Even though lead is a natural substance, the issue comes down to amount. Even healthy substances are toxic is excess. There is no known physiological need for lead. We can tolerate other metals better, like aluminum, zinc, iron, because our body has requirements for them. But in the case of lead and cadmium, there is no use for them in our bodies. Thus, they are toxic in low amounts.
For those who poo-poo the risks, the following is from the toxic substances risk site (with results documented by research literature) Take a look at the impacts on the brain. I happen to treasure that particular organ and its functions.:
http://www.atsdr.cdc.gov/HEC/CSEM/lead/physiologic_effects.html#nerve
Lead primarily affects the peripheral and central nervous systems, renal function, blood cells, and the metabolism of vitamin D and calcium. Lead can also cause hypertension, reproductive toxicity, and developmental effects.
Lead encephalopathy (damage to the skull and brain) may occur (Kehoe 1961). Precursors of encephalopathy, such as dullness, irritability, poor attention span, muscular tremor, loss of memory, and hallucination, may occur at low levels.
Effects can be manifested as malaise; forgetfulness; irritability; lethargy; impaired concentration; depression and mood changes; increased nervousness; headache; fatigue; impotence; decreased libido; dizziness; weakness; and paresthesia; as well as diminished reaction time, visual motor performance, hand dexterity, IQ scores, and cognitive performance (ATSDR 1999).
Kidney Problems
Lead exposure can lead to renal effects such as Fanconi-like syndromes, chronic nephropathy, and gout.
Many studies show a strong association between lead exposure and renal effects. Acute, high dose lead-induced impairment of proximal tubular function manifests in aminoaciduria, glycosuria, and hyperphosphaturia (a Fanconi-like syndrome); these effects appear to be reversible (ATSDR 1999). However, continued or repetitive exposures can cause a toxic stress on the kidney that, if unrelieved, may develop into chronic and often irreversible lead nephropathy (i.e., interstitial nephritis).

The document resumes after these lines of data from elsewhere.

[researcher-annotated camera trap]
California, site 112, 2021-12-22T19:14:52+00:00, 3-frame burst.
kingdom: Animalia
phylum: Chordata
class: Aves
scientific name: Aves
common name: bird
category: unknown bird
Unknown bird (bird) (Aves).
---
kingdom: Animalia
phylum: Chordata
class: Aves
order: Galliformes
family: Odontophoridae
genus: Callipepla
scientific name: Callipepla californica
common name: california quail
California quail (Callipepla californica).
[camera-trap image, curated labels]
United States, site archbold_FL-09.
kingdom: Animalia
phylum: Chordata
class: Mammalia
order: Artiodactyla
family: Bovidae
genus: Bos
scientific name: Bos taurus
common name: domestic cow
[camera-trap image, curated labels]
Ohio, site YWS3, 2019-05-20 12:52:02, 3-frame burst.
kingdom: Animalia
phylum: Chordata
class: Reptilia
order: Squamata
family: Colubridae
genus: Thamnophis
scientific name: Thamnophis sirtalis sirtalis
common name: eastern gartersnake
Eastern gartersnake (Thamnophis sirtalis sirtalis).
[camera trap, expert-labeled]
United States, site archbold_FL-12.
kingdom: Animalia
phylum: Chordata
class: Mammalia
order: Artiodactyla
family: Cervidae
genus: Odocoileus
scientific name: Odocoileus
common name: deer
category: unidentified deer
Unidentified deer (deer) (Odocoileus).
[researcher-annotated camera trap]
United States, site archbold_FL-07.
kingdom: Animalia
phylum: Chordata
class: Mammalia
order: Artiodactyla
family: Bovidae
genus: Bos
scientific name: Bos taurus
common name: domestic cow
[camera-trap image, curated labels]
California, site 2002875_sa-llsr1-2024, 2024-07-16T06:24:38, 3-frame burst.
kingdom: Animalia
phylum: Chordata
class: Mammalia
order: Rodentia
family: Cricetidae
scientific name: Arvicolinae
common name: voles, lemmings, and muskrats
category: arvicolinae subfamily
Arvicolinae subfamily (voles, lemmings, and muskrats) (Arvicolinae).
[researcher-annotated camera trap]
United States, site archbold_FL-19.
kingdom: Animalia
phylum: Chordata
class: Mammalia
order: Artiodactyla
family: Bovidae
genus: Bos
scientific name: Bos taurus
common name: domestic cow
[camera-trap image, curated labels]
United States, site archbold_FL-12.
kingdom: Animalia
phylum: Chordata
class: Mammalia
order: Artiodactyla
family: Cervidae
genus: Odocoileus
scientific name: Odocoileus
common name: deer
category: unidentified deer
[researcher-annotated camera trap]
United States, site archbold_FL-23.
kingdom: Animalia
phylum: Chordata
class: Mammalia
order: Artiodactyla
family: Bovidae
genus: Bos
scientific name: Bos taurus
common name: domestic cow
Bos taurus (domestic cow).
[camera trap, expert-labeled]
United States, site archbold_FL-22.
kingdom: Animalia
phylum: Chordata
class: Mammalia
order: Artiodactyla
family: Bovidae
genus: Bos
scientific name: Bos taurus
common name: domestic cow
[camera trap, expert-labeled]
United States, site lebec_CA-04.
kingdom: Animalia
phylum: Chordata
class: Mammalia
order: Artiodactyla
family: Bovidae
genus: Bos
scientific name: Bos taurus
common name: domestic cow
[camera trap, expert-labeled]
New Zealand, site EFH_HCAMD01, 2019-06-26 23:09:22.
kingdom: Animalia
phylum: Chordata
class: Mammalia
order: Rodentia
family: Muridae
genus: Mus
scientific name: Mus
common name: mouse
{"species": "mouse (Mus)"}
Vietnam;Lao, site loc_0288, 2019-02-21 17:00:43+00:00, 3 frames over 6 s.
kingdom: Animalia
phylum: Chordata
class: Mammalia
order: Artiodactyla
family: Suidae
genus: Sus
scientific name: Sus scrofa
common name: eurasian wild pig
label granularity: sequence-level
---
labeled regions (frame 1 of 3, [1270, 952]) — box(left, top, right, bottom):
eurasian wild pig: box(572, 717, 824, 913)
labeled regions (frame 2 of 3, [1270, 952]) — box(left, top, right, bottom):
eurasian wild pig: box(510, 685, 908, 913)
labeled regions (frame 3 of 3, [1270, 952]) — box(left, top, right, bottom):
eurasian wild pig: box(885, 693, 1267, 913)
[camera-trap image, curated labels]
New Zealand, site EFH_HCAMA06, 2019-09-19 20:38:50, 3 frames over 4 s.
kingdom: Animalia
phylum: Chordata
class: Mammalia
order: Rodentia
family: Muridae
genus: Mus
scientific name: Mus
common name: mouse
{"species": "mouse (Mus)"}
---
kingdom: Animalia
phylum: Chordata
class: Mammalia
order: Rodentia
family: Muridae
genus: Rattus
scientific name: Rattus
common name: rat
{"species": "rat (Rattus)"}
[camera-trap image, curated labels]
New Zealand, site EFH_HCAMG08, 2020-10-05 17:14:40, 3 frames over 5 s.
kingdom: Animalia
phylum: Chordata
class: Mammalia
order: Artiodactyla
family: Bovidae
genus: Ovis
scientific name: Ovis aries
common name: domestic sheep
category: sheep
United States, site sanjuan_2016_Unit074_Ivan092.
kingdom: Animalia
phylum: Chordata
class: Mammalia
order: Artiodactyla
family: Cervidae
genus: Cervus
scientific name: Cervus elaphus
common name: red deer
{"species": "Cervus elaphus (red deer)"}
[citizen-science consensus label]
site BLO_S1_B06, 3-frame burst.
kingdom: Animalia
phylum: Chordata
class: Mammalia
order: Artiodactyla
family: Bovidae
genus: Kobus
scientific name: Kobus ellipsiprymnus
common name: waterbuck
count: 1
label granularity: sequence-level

Most lead-associated renal effects or disease are a result of ongoing chronic low levels or current high acute exposure. They can also be attributable to previous chronic lead exposure.
Lead inhibits several enzymes critical to the synthesis of heme, causing a decrease in blood hemoglobin.
Cardiovascular (Hypertension) Effects
· Lead exposure may lead to increased risk for hypertension and the effects of hypertension.
Reproductive Effects
· Evidence suggests an association between lead exposure and certain reproductive and developmental outcomes.
Male Reproductive Effects
Recent reproductive function studies in humans suggest that current (ongoing) occupational exposures may decrease sperm count totals and increase abnormal sperm frequencies (Alexander et al. 1996; Gennart et al. 1992; Lerda 1992; Lin et al. 1996; Telisman et al. 2000).